REQUEST: Reproduce the entries below word for word, leaving out the pictures.

begin MATERIAL SHOWN

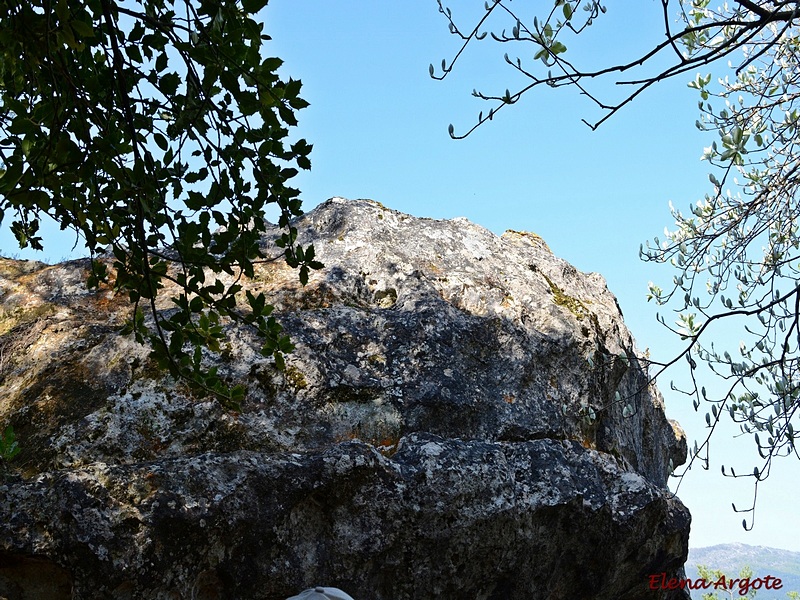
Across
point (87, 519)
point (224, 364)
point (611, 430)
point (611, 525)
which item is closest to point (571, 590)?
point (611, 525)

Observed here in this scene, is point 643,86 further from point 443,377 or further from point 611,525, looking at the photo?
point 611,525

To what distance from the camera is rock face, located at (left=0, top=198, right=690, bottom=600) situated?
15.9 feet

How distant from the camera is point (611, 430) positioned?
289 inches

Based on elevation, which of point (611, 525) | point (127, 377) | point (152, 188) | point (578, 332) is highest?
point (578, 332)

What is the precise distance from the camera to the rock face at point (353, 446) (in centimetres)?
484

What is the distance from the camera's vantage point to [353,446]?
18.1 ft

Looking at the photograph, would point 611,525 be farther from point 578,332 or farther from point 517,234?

end MATERIAL SHOWN

EXPECTED ANSWER:
Across
point (87, 519)
point (224, 364)
point (611, 430)
point (611, 525)
which item is closest to point (571, 590)?
point (611, 525)

Observed here in this scene, is point 643,86 further from point 443,377 or further from point 611,525, looking at the photo?
point 611,525

To what distance from the camera is rock face, located at (left=0, top=198, right=690, bottom=600) situated?
15.9 feet

How distant from the camera is point (611, 430) positioned?
289 inches

Based on elevation, which of point (611, 525) | point (127, 377) | point (152, 188) | point (578, 332) is highest?
point (578, 332)

What is the precise distance from the camera to the rock face at point (353, 446) (in centimetres)?
484

What is the distance from the camera's vantage point to [353,446]?
18.1 ft

Looking at the photograph, would point 611,525 be farther from point 578,332 or farther from point 517,234?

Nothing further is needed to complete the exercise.